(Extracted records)
════════════════════

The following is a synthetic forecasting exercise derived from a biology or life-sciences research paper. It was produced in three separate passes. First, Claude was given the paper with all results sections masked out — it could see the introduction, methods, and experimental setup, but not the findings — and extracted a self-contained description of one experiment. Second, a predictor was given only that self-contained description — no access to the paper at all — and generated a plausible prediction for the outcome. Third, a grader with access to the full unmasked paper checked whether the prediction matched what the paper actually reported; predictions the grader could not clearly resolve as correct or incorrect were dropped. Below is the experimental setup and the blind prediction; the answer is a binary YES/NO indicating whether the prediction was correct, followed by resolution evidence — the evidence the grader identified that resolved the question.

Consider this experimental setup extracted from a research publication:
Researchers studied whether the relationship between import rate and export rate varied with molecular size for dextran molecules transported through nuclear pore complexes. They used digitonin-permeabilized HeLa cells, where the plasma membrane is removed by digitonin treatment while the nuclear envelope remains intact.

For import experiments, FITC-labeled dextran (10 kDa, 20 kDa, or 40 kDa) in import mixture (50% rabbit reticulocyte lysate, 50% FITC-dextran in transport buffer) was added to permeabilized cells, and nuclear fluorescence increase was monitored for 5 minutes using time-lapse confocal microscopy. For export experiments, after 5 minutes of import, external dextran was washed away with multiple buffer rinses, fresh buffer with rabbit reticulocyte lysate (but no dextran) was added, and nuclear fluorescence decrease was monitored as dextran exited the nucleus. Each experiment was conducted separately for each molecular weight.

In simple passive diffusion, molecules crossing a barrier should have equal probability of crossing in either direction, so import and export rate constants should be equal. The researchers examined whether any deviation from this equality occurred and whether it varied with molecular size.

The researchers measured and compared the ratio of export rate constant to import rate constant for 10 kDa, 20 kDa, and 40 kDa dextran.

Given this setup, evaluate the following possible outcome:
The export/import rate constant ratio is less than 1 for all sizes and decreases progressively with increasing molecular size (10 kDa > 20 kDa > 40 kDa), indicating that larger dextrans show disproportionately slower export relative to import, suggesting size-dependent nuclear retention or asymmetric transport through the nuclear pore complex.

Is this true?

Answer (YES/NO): NO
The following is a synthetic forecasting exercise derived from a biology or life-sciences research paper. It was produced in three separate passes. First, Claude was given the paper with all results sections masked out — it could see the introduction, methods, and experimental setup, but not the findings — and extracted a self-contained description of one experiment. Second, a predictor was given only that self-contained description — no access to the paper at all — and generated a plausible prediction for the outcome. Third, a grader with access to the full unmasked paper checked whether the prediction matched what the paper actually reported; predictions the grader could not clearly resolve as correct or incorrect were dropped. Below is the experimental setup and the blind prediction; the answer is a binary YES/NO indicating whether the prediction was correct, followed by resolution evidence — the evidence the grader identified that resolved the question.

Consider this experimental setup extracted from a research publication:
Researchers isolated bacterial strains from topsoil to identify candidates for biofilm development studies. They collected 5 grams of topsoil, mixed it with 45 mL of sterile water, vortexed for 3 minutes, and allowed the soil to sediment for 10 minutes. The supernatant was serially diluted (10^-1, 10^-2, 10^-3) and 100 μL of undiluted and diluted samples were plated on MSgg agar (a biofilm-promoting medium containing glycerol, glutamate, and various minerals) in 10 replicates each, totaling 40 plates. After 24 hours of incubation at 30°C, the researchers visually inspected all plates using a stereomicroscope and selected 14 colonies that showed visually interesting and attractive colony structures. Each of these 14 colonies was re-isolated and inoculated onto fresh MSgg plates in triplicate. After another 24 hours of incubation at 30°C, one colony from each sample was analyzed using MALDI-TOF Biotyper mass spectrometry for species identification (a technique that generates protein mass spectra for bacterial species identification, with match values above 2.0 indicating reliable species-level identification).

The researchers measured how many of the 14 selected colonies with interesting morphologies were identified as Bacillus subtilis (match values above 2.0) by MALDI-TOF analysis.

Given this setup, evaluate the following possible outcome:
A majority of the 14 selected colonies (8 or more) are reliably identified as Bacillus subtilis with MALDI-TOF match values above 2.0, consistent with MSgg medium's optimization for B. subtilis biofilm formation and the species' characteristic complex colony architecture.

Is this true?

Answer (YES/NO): NO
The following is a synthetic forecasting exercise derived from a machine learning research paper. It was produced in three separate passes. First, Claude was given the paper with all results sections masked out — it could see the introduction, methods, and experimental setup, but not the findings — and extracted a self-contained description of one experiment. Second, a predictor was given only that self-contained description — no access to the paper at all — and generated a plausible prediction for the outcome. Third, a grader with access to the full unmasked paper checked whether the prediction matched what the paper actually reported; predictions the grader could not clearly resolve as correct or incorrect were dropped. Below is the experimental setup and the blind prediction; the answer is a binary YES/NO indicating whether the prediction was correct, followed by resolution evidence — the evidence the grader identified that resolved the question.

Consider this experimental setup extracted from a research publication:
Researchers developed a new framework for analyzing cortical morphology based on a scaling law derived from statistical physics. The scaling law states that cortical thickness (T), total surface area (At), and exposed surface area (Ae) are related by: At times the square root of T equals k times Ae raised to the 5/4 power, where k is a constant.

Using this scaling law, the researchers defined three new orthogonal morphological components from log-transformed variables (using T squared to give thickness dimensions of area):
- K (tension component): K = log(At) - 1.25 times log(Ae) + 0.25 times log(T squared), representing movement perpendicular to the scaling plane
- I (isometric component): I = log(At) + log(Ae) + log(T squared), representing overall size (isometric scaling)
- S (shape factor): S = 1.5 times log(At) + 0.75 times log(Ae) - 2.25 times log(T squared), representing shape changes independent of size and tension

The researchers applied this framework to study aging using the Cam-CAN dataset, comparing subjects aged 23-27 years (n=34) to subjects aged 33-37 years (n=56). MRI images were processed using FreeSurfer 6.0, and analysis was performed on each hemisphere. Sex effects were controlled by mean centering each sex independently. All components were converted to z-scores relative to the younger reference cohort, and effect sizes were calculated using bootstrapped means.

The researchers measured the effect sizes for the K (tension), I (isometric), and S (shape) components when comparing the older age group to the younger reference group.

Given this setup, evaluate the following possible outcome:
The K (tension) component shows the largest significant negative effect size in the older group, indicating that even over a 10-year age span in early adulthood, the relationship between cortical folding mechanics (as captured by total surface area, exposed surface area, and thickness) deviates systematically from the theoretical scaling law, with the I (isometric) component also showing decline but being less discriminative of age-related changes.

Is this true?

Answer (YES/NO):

════════════════════

Task instructions >>
A complete answer reproduces every line of the records in which the word "related" occurs.

Result >>
Researchers developed a new framework for analyzing cortical morphology based on a scaling law derived from statistical physics. The scaling law states that cortical thickness (T), total surface area (At), and exposed surface area (Ae) are related by: At times the square root of T equals k times Ae raised to the 5/4 power, where k is a constant.
The K (tension) component shows the largest significant negative effect size in the older group, indicating that even over a 10-year age span in early adulthood, the relationship between cortical folding mechanics (as captured by total surface area, exposed surface area, and thickness) deviates systematically from the theoretical scaling law, with the I (isometric) component also showing decline but being less discriminative of age-related changes.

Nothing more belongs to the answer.